Return all the lines below, exactly as they read.

Saved entries
——

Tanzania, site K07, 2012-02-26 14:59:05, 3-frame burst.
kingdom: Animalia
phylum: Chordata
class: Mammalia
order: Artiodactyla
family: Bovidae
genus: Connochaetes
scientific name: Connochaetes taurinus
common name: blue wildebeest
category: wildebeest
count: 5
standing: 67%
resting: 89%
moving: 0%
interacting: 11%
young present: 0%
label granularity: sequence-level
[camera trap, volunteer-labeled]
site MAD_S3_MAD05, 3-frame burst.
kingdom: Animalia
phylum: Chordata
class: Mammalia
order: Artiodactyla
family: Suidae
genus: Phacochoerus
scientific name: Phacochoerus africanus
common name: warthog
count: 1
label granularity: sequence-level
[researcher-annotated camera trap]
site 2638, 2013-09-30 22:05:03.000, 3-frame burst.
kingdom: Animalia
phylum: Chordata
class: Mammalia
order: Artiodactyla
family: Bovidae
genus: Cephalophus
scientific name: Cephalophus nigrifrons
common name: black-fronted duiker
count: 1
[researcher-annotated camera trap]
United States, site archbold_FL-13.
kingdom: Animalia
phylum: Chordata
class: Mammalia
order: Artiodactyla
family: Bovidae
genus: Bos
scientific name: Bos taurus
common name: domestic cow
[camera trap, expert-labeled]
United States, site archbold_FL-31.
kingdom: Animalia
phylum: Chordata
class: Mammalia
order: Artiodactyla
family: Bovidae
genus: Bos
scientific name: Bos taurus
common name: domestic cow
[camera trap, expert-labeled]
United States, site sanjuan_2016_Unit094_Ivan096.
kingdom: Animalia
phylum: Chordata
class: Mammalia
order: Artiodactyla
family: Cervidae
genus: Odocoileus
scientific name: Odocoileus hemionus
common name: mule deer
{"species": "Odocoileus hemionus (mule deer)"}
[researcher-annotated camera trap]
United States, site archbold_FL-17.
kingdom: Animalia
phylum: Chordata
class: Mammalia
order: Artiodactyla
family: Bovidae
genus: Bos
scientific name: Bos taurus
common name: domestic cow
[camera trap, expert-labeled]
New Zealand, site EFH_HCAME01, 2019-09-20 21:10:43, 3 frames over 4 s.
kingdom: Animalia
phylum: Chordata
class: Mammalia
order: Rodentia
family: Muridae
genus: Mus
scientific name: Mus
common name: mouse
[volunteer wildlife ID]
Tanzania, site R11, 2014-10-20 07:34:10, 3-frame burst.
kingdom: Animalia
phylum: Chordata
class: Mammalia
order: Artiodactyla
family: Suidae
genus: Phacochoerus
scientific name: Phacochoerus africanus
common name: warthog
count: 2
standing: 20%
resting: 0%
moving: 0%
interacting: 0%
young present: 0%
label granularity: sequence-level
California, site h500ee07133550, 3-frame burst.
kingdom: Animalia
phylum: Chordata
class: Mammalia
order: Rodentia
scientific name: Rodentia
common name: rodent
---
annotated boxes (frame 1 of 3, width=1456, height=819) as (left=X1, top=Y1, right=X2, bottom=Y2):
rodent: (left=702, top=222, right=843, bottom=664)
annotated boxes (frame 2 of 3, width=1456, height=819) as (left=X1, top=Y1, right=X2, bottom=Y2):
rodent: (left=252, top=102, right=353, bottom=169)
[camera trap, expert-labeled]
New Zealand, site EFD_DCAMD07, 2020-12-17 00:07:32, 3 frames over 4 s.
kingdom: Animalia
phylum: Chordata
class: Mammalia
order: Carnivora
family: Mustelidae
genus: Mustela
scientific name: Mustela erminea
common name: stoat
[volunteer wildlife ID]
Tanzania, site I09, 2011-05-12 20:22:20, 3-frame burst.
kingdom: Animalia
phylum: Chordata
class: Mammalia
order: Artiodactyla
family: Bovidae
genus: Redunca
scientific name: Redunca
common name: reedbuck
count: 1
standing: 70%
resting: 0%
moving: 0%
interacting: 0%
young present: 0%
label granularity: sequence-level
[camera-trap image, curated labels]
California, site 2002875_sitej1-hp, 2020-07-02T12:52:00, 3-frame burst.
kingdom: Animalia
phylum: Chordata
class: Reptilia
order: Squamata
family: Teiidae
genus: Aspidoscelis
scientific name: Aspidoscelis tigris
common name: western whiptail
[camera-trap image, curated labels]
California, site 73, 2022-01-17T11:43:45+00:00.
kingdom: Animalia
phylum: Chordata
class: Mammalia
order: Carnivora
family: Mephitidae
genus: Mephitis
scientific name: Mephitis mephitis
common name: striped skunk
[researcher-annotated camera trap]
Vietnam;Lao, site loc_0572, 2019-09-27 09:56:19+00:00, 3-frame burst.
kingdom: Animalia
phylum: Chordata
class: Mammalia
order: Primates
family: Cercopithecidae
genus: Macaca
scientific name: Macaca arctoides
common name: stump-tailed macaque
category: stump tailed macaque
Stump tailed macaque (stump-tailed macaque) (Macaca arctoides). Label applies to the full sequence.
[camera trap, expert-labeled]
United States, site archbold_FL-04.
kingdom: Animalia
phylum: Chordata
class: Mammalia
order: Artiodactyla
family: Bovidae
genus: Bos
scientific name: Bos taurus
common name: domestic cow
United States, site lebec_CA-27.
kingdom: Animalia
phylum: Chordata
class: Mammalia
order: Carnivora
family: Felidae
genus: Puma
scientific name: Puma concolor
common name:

——

* Response area *
Tanzania, site K07, 2012-02-26 14:59:05, 3-frame burst.
kingdom: Animalia
phylum: Chordata
class: Mammalia
order: Artiodactyla
family: Bovidae
genus: Connochaetes
scientific name: Connochaetes taurinus
common name: blue wildebeest
category: wildebeest
count: 5
standing: 67%
resting: 89%
moving: 0%
interacting: 11%
young present: 0%
label granularity: sequence-level
[camera trap, volunteer-labeled]
site MAD_S3_MAD05, 3-frame burst.
kingdom: Animalia
phylum: Chordata
class: Mammalia
order: Artiodactyla
family: Suidae
genus: Phacochoerus
scientific name: Phacochoerus africanus
common name: warthog
count: 1
label granularity: sequence-level
[researcher-annotated camera trap]
site 2638, 2013-09-30 22:05:03.000, 3-frame burst.
kingdom: Animalia
phylum: Chordata
class: Mammalia
order: Artiodactyla
family: Bovidae
genus: Cephalophus
scientific name: Cephalophus nigrifrons
common name: black-fronted duiker
count: 1
[researcher-annotated camera trap]
United States, site archbold_FL-13.
kingdom: Animalia
phylum: Chordata
class: Mammalia
order: Artiodactyla
family: Bovidae
genus: Bos
scientific name: Bos taurus
common name: domestic cow
[camera trap, expert-labeled]
United States, site archbold_FL-31.
kingdom: Animalia
phylum: Chordata
class: Mammalia
order: Artiodactyla
family: Bovidae
genus: Bos
scientific name: Bos taurus
common name: domestic cow
[camera trap, expert-labeled]
United States, site sanjuan_2016_Unit094_Ivan096.
kingdom: Animalia
phylum: Chordata
class: Mammalia
order: Artiodactyla
family: Cervidae
genus: Odocoileus
scientific name: Odocoileus hemionus
common name: mule deer
{"species": "Odocoileus hemionus (mule deer)"}
[researcher-annotated camera trap]
United States, site archbold_FL-17.
kingdom: Animalia
phylum: Chordata
class: Mammalia
order: Artiodactyla
family: Bovidae
genus: Bos
scientific name: Bos taurus
common name: domestic cow
[camera trap, expert-labeled]
New Zealand, site EFH_HCAME01, 2019-09-20 21:10:43, 3 frames over 4 s.
kingdom: Animalia
phylum: Chordata
class: Mammalia
order: Rodentia
family: Muridae
genus: Mus
scientific name: Mus
common name: mouse
[volunteer wildlife ID]
Tanzania, site R11, 2014-10-20 07:34:10, 3-frame burst.
kingdom: Animalia
phylum: Chordata
class: Mammalia
order: Artiodactyla
family: Suidae
genus: Phacochoerus
scientific name: Phacochoerus africanus
common name: warthog
count: 2
standing: 20%
resting: 0%
moving: 0%
interacting: 0%
young present: 0%
label granularity: sequence-level
California, site h500ee07133550, 3-frame burst.
kingdom: Animalia
phylum: Chordata
class: Mammalia
order: Rodentia
scientific name: Rodentia
common name: rodent
---
annotated boxes (frame 1 of 3, width=1456, height=819) as (left=X1, top=Y1, right=X2, bottom=Y2):
rodent: (left=702, top=222, right=843, bottom=664)
annotated boxes (frame 2 of 3, width=1456, height=819) as (left=X1, top=Y1, right=X2, bottom=Y2):
rodent: (left=252, top=102, right=353, bottom=169)
[camera trap, expert-labeled]
New Zealand, site EFD_DCAMD07, 2020-12-17 00:07:32, 3 frames over 4 s.
kingdom: Animalia
phylum: Chordata
class: Mammalia
order: Carnivora
family: Mustelidae
genus: Mustela
scientific name: Mustela erminea
common name: stoat
[volunteer wildlife ID]
Tanzania, site I09, 2011-05-12 20:22:20, 3-frame burst.
kingdom: Animalia
phylum: Chordata
class: Mammalia
order: Artiodactyla
family: Bovidae
genus: Redunca
scientific name: Redunca
common name: reedbuck
count: 1
standing: 70%
resting: 0%
moving: 0%
interacting: 0%
young present: 0%
label granularity: sequence-level
[camera-trap image, curated labels]
California, site 2002875_sitej1-hp, 2020-07-02T12:52:00, 3-frame burst.
kingdom: Animalia
phylum: Chordata
class: Reptilia
order: Squamata
family: Teiidae
genus: Aspidoscelis
scientific name: Aspidoscelis tigris
common name: western whiptail
[camera-trap image, curated labels]
California, site 73, 2022-01-17T11:43:45+00:00.
kingdom: Animalia
phylum: Chordata
class: Mammalia
order: Carnivora
family: Mephitidae
genus: Mephitis
scientific name: Mephitis mephitis
common name: striped skunk
[researcher-annotated camera trap]
Vietnam;Lao, site loc_0572, 2019-09-27 09:56:19+00:00, 3-frame burst.
kingdom: Animalia
phylum: Chordata
class: Mammalia
order: Primates
family: Cercopithecidae
genus: Macaca
scientific name: Macaca arctoides
common name: stump-tailed macaque
category: stump tailed macaque
Stump tailed macaque (stump-tailed macaque) (Macaca arctoides). Label applies to the full sequence.
[camera trap, expert-labeled]
United States, site archbold_FL-04.
kingdom: Animalia
phylum: Chordata
class: Mammalia
order: Artiodactyla
family: Bovidae
genus: Bos
scientific name: Bos taurus
common name: domestic cow
United States, site lebec_CA-27.
kingdom: Animalia
phylum: Chordata
class: Mammalia
order: Carnivora
family: Felidae
genus: Puma
scientific name: Puma concolor
common name:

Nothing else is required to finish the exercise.